## Ensemble Graphics

Data exploration usually produces many graphics.

Being able to reconstruct these form a command history or notebook is useful.

But a final report or presentation usually needs a small set of carefully chosen graphics. These can be some or all of:

• Several plots of the same type of the same variables; e.g. histograms with different bin widths.

• Differnent views of the same variables, e.g. density plots and box plots.

• Plots of the same type of the same variables for different subgroups; small multiples, or trellis displays.

Many other variations are possible.
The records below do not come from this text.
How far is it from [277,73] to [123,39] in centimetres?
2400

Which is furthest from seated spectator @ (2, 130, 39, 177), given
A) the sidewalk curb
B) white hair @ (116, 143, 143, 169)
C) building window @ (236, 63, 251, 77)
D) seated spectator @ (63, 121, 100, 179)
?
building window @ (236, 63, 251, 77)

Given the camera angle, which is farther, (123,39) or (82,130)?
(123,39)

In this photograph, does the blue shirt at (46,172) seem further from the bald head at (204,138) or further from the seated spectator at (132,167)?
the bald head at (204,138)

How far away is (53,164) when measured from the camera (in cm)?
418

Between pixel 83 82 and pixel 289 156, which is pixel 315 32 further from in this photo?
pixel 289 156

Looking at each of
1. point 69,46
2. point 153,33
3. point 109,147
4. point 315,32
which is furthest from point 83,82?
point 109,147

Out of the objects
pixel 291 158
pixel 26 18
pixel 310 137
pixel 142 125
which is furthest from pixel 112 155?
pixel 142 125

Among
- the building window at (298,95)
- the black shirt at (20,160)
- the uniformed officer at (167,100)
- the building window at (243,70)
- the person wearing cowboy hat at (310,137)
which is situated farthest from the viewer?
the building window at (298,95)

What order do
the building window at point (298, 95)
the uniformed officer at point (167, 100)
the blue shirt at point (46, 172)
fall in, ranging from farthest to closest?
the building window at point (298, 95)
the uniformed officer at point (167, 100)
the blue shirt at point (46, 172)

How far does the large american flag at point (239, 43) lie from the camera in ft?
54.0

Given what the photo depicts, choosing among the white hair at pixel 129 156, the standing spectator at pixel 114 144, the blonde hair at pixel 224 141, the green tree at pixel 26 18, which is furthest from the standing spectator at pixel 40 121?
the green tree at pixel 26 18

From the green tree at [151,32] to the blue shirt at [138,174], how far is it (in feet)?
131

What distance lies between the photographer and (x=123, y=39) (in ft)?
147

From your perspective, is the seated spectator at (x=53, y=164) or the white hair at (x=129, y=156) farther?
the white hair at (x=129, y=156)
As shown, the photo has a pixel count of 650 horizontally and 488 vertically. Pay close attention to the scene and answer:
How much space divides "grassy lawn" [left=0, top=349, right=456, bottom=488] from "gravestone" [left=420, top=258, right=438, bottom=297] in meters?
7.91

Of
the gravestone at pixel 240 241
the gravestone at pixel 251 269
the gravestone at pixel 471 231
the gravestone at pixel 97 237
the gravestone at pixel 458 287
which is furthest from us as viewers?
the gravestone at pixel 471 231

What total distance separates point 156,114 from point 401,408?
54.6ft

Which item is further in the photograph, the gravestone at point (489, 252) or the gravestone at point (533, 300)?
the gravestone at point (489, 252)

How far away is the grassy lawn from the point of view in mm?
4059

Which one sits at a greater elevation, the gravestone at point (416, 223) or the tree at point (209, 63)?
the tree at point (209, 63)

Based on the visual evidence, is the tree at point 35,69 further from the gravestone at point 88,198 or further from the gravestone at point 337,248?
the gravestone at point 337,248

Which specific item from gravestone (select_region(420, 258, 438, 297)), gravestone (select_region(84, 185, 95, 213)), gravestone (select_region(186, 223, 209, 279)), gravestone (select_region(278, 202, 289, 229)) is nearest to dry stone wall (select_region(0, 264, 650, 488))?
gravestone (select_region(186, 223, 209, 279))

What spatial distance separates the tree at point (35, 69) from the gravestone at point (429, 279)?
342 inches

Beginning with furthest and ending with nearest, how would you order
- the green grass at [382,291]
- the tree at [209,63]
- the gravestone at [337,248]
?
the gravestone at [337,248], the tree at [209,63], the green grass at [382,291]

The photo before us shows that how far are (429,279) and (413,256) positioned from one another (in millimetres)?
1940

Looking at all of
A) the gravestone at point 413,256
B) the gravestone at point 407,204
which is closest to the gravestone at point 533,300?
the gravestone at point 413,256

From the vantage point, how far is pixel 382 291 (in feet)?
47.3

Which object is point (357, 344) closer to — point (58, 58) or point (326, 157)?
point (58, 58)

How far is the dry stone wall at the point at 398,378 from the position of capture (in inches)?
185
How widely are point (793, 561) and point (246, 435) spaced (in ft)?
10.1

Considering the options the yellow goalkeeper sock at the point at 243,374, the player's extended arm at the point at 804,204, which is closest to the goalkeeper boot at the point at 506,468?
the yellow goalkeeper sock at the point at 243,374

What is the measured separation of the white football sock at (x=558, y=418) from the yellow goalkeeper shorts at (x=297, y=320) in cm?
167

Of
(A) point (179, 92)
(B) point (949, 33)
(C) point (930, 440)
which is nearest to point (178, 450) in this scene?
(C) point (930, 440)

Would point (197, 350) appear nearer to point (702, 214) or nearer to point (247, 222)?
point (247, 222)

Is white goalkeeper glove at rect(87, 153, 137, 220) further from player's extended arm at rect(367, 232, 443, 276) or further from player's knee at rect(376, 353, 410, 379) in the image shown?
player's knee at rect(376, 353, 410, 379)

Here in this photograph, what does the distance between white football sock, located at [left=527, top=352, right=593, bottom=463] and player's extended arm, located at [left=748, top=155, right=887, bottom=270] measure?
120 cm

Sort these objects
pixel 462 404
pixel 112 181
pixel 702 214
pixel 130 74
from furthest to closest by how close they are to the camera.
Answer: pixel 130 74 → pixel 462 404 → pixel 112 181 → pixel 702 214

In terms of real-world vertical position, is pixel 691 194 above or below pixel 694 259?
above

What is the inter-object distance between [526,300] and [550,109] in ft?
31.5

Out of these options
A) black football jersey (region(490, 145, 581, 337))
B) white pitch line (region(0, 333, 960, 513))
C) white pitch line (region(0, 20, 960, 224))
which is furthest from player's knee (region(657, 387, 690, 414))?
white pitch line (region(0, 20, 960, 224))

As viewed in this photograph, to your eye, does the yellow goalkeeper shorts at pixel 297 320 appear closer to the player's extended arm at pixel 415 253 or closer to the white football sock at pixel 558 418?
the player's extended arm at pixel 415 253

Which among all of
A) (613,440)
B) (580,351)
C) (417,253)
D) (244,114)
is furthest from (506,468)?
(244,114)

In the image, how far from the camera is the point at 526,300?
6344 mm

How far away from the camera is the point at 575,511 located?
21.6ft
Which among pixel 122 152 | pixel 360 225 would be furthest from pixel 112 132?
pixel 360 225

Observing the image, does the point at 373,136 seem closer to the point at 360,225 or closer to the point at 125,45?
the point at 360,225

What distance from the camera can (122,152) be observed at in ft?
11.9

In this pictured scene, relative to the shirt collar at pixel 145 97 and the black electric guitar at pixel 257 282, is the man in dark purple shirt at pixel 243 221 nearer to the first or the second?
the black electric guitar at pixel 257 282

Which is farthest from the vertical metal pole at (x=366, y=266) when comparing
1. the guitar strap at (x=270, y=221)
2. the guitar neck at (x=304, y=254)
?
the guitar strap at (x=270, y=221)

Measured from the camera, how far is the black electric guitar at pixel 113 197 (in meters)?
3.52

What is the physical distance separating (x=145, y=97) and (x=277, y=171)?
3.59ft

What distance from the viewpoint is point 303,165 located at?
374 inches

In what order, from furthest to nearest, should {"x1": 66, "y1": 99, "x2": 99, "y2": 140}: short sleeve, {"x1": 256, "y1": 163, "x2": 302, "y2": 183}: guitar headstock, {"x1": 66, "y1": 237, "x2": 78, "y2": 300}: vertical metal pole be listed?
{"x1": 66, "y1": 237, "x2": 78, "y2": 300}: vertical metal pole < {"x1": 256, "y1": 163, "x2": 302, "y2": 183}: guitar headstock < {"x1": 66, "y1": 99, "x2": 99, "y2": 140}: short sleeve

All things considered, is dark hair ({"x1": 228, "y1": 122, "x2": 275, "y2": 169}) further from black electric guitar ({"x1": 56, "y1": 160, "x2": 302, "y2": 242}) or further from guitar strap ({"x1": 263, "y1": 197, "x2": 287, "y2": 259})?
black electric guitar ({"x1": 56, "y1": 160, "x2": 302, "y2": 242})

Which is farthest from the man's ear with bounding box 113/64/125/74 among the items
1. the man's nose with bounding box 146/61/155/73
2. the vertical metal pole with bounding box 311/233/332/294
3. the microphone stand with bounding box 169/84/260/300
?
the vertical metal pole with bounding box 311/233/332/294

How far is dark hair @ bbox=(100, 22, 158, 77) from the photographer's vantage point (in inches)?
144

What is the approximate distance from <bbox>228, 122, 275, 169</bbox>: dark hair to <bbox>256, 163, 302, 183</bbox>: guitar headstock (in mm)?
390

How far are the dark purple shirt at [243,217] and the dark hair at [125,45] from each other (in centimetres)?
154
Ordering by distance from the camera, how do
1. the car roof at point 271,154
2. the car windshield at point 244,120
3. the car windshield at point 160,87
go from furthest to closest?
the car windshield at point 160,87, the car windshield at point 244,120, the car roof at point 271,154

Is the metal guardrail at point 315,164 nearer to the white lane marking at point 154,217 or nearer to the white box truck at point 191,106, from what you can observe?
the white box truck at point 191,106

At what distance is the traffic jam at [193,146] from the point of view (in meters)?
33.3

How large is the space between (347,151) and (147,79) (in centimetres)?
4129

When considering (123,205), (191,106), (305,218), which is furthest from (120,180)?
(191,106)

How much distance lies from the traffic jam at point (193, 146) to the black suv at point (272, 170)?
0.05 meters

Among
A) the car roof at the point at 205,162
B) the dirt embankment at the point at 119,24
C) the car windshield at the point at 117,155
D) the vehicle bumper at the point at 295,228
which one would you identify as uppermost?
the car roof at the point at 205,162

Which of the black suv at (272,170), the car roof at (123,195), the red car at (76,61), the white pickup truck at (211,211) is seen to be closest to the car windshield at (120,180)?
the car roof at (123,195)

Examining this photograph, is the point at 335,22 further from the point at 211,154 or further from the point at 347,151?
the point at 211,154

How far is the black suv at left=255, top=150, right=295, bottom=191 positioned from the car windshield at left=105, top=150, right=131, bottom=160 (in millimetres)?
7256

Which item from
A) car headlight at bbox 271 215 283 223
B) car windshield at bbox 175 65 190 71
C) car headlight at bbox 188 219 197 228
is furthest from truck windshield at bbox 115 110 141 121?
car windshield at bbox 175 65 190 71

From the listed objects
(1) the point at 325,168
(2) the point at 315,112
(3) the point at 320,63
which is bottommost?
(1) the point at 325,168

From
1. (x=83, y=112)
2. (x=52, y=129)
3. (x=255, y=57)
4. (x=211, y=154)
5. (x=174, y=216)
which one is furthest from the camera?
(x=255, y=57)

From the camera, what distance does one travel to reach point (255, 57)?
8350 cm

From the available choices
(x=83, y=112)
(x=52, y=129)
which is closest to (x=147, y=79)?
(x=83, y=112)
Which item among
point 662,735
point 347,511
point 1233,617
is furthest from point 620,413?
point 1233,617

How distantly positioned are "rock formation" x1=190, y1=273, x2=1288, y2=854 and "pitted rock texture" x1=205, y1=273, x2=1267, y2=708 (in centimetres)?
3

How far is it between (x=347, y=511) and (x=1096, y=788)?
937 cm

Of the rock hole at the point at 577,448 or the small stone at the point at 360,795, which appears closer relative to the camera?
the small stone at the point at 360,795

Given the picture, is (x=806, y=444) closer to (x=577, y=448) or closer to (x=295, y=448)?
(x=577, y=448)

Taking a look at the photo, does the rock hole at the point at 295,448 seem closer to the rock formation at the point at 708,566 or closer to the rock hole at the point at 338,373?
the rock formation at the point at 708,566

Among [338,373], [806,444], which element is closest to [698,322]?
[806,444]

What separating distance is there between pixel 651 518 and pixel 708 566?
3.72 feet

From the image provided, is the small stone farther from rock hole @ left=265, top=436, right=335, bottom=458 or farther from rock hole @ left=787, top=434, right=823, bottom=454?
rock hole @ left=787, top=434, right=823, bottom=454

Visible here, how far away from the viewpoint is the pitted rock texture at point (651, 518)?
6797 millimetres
Such collections are sometimes called ensemble graphics.

• To aid in comparisons, axis ranges encoding choices (color, line type, etc.) should be coordinated.

• Annotations can be used to emphasize important features.

• The graphs should be organized so the most important features can be perceived pre-attentively.

Collections of graphics can be assembled and arranged within the graphics system or using the facilities of the report generation system.

• Within the R graphics system you can use features of par for base graphics and tools from gridExtra for grid-based graphics.

• rmarkdown and LaTeX also provide ways of arranging graphics.

• Tools for creating poster presentations can also help with arranging collections of graphs.

Unwin’s Fig 12.1 provides an ensemble graphic for a data set on the chemical composition of coffee samples:

library(ggplot2)
library(GGally)
## Registered S3 method overwritten by 'GGally':
##   method from
##   +.gg   ggplot2

data(coffee, package = "pgmm")
coffee <- within(coffee, Type <- ifelse(Variety == 1,
"Arabica", "Robusta"))
names(coffee) <- abbreviate(names(coffee), 8)
a <- ggplot(coffee, aes(x = Type)) + geom_bar(aes(fill = Type)) +
scale_fill_manual(values = c("grey70", "red")) +
guides(fill = FALSE) + ylab("")
## Warning: guides(<scale> = FALSE) is deprecated. Please use guides(<scale> =
b <- ggplot(coffee, aes(x = Fat, y = Caffine, colour = Type)) +
geom_point(size = 3) +
scale_colour_manual(values = c("grey70", "red"))
c <- ggparcoord(coffee[order(coffee\$Type), ], columns = 3 : 14,
groupColumn = "Type", scale = "uniminmax") +
xlab("") + ylab("") +
theme(legend.position = "none") +
scale_colour_manual(values = c("grey", "red")) +
theme(axis.ticks.y = element_blank(),
axis.text.y = element_blank())
grid.arrange(arrangeGrob(a, b, ncol = 2, widths = c(1, 2)),
c, nrow = 2)

• consistent coloring across the plots;

• removing some redundant labeling

• having the red lines appear on top in the parallel coordinates plot.

## Information Dashboards

Dashboards are popular in business and arose from work on decision support systems.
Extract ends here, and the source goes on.